庵に近づくにつれ、空気が澄んでいくことが肌にも胸にも感じられます。
この生成りの自然が残る山里に、陶芸のために建てられた古い民家があります。
敷地内の野原は、鬼ごっこをして駆け回れるほどに広く、側には小川のせせらぎ。建物の裏山は椿に覆われ、登り窯が築かれています。ここの主が、茶道の師範でもある小林先生。都内の高校で国語教師として40年程努める間、教え子たちに茶道と陶芸を教えてきました。

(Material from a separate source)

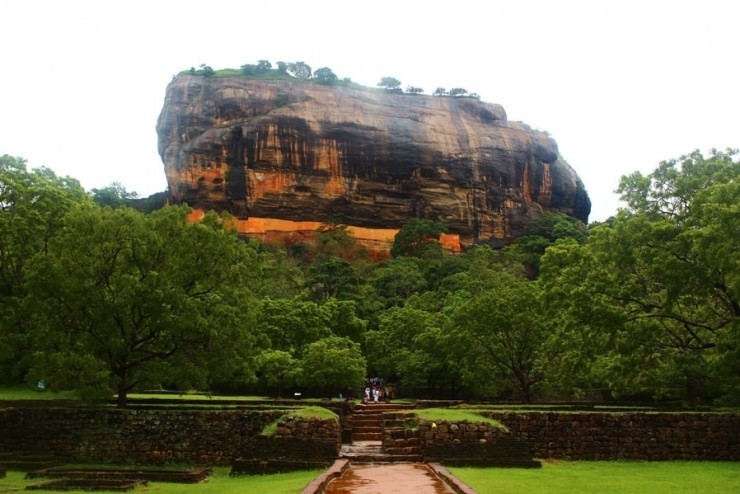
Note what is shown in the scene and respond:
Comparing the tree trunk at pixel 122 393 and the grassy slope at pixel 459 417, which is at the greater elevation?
the tree trunk at pixel 122 393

2003年春より居を移し「みんなで遊べりゃいいんですよ」との言葉通り、のんびりと日本の伝統文化と自然にふれる場を作るに至ったのです。レッスンは手びねりから始め、ゆくゆくは電気釜でも良いので、各自で焼けるよう育ってほしいと願っているそう。
遠足気分で朝から日暮れまで過ごし、沢に沈む夕日を見て帰って下さい。お土産に山野草や、山の幸を摘んで帰りたくなる、そんな隠れ家です。
人の心を落ち着かせ、和ませる抹茶。日本に伝えられたのは今からおよそ八百年くらい前の鎌倉時代です。
やがて室町時代そして続く桃山時代に、抹茶を飲みながら豊かな時を過ごす工夫がなされて、日本独特の文化「茶の湯」が生まれました。
その後、茶の湯も時代とともに変遷を続け、風流な遊びから社交接待に至るまで拡がり、やがて稽古事という、作法を中心とした茶道が今日まで続いてきました。
当家もそうした流れをくむ茶家の一つで、江戸千家と称しています。